* _Problem description_
Emit the line that holds "How far is point (19, 161)" and all lines following it through the end of the data, verbatim, and nothing else.

▶

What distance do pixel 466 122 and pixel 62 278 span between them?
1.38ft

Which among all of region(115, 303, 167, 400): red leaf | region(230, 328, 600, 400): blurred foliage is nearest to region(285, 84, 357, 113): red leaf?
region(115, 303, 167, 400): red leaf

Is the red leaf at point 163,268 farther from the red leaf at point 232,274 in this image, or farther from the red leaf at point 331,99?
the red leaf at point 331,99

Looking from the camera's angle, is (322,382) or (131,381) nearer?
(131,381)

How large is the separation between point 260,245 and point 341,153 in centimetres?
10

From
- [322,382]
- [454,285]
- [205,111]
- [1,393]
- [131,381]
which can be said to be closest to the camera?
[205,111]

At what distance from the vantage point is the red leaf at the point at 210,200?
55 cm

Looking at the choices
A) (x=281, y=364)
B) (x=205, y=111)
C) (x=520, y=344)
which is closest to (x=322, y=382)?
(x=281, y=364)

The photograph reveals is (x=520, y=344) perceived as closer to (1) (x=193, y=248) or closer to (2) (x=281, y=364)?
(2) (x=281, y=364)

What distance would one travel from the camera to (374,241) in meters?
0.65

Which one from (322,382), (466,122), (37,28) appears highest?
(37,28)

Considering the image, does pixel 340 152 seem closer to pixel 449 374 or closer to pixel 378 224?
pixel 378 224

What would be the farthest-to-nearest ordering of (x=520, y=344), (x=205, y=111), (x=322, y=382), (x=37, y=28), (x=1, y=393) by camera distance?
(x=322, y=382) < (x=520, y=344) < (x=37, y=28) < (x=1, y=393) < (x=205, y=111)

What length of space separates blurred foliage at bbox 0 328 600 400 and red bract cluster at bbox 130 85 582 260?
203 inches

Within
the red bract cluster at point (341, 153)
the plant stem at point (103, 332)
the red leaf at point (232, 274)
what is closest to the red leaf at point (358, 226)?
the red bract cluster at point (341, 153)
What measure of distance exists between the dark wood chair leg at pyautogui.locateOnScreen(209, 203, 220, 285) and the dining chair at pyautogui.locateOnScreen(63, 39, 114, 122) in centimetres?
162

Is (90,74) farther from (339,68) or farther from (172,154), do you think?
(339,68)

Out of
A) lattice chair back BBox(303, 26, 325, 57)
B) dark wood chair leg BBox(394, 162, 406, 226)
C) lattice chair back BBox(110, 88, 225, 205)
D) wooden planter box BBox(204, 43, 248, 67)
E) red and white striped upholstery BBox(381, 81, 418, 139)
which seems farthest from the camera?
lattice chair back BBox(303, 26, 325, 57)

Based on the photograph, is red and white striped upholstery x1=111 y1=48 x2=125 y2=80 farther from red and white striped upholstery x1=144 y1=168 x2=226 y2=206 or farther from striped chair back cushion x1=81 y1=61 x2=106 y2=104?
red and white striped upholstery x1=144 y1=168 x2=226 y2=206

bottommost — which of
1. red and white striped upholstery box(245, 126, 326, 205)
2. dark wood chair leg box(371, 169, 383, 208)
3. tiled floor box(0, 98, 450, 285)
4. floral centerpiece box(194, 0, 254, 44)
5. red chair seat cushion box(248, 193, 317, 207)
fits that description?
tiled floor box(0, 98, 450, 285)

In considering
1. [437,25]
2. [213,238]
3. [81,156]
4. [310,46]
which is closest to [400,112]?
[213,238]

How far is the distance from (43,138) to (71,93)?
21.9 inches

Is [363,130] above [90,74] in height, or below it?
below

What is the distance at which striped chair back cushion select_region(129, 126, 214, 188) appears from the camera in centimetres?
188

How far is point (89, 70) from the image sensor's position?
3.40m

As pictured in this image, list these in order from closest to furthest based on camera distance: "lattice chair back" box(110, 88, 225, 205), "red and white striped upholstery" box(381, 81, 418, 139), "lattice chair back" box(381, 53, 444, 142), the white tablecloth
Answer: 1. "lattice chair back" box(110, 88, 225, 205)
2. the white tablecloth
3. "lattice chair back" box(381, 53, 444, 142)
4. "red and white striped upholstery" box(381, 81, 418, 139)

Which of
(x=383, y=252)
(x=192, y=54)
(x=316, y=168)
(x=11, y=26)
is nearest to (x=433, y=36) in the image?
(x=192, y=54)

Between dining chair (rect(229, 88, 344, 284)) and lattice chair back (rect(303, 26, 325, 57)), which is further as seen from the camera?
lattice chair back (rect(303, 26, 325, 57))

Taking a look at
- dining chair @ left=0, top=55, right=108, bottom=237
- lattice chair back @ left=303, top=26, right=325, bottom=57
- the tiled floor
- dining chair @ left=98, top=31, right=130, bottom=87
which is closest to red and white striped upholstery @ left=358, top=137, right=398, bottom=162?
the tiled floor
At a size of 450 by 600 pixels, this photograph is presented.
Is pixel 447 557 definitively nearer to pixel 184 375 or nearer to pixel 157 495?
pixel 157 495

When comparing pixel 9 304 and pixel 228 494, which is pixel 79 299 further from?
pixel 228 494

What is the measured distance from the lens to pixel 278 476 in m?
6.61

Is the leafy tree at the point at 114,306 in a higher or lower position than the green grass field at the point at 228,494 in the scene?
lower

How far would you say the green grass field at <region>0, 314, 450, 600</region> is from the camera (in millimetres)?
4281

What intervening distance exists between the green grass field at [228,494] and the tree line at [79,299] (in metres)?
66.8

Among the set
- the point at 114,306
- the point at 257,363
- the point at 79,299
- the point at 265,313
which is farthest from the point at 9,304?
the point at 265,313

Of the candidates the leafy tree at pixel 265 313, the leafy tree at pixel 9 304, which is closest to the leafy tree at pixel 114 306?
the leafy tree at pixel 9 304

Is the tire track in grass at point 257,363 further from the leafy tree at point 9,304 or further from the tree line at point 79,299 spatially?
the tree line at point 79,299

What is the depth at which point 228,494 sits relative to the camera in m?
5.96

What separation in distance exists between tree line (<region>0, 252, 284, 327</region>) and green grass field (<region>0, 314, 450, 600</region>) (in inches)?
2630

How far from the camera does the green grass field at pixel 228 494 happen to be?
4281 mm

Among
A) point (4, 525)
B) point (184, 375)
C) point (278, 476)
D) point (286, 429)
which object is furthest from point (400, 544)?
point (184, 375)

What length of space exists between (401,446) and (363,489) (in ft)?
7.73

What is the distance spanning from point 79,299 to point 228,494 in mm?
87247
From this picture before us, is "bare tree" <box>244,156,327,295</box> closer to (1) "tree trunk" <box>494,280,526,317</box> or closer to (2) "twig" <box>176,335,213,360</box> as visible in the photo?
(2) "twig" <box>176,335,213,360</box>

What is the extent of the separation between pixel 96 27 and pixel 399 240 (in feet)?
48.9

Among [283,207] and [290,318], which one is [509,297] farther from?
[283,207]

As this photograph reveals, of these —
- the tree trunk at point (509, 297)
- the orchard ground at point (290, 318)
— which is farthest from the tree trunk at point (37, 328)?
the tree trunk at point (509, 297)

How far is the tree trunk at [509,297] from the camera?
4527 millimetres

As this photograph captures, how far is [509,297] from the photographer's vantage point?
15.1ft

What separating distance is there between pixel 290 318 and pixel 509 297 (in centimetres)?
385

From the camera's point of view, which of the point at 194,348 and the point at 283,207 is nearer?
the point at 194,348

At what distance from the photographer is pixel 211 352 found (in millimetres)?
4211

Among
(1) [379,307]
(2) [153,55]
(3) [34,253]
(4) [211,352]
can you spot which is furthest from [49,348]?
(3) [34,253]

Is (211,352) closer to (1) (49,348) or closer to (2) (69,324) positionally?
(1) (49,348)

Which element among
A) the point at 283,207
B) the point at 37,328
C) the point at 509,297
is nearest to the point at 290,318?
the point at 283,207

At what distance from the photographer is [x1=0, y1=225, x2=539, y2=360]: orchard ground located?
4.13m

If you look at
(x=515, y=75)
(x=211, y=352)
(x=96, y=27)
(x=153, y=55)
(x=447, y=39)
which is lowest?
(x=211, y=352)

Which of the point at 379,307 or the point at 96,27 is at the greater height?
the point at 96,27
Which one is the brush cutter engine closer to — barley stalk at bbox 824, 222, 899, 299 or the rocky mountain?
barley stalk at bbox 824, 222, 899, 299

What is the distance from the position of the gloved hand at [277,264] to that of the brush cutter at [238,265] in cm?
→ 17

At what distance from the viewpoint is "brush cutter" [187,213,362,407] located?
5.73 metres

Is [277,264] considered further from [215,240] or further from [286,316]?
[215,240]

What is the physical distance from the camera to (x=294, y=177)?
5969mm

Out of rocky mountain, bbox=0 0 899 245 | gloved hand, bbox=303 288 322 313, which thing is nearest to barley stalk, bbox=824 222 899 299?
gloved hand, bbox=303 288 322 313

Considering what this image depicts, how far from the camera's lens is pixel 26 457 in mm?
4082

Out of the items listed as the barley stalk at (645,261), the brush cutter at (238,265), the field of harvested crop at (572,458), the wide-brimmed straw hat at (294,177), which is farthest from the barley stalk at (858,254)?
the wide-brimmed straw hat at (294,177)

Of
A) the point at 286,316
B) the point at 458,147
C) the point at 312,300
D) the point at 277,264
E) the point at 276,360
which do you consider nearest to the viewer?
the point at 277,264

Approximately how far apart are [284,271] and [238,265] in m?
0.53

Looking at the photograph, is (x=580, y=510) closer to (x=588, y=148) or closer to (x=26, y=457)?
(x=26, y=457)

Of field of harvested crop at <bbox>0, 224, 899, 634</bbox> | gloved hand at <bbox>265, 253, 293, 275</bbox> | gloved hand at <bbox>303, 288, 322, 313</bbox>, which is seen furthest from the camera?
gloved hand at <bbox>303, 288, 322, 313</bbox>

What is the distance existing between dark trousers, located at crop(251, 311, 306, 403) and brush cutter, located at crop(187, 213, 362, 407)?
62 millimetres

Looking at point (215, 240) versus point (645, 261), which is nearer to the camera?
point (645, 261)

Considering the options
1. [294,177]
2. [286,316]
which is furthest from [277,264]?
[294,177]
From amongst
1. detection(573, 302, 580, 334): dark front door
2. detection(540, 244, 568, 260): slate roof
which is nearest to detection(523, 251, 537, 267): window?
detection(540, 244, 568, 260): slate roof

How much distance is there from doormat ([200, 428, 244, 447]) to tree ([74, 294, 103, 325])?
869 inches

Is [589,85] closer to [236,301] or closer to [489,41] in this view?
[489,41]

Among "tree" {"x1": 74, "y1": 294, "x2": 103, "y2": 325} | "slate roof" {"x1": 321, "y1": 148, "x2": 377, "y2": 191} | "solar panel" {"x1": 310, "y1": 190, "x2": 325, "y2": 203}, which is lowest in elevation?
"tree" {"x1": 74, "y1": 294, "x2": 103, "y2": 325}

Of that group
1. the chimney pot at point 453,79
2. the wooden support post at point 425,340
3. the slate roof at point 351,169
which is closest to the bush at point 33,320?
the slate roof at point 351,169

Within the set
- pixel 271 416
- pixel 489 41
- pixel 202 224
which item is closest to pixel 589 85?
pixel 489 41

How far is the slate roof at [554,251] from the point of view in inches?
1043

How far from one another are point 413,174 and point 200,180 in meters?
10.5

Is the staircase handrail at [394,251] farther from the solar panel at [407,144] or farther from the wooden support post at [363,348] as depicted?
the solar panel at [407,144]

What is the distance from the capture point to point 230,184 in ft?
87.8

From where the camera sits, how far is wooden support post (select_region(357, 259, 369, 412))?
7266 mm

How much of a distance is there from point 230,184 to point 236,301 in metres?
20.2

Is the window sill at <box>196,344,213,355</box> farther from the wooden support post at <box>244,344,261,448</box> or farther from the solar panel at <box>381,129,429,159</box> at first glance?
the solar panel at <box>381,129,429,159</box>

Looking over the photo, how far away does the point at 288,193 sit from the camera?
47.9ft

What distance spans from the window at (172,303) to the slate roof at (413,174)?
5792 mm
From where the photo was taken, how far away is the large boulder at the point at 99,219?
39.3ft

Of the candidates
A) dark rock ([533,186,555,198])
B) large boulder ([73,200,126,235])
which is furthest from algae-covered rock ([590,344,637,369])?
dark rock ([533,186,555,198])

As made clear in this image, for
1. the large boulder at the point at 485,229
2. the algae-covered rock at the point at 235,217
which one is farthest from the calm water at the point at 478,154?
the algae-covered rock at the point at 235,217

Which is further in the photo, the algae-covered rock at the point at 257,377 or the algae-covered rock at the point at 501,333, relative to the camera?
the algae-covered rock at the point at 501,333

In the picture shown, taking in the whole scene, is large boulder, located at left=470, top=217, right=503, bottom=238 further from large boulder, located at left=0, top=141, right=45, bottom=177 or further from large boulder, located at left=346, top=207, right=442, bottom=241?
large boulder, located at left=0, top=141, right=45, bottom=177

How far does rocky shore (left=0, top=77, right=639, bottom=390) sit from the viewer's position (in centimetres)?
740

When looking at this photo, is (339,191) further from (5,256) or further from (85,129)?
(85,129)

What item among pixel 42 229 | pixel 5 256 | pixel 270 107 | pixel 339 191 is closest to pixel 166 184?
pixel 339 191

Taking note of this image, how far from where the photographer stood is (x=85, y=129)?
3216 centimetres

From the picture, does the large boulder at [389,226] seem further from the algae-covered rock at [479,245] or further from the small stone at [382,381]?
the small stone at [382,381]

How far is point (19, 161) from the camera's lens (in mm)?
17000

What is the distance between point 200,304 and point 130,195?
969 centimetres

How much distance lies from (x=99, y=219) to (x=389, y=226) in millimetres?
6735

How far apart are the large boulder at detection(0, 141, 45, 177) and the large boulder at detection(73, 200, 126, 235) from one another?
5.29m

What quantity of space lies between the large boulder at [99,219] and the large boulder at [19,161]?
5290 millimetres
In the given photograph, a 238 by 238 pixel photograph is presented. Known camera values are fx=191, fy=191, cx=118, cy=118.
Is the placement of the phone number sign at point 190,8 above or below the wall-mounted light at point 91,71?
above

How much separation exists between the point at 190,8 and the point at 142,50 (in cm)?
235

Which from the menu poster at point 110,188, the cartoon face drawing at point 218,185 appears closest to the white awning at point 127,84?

◀

* _Worked solution_
How far is point (19, 161) from the camera's lens (in mm)?
17000

What is the distance between point 200,304 and point 130,195?
969 centimetres

How much distance lies from (x=99, y=219) to (x=389, y=226) in millimetres?
6735

How far apart are the large boulder at detection(0, 141, 45, 177) and the large boulder at detection(73, 200, 126, 235) from one another?
5.29m

What quantity of space lies between the large boulder at [99,219] and the large boulder at [19,161]?
5290 millimetres
In the given photograph, a 238 by 238 pixel photograph is presented. Known camera values are fx=191, fy=191, cx=118, cy=118.
Is the placement of the phone number sign at point 190,8 above or below the wall-mounted light at point 91,71?
above

How much separation exists between the point at 190,8 and the point at 142,50 (in cm)?
235

Which from the menu poster at point 110,188, the cartoon face drawing at point 218,185 appears closest to the white awning at point 127,84?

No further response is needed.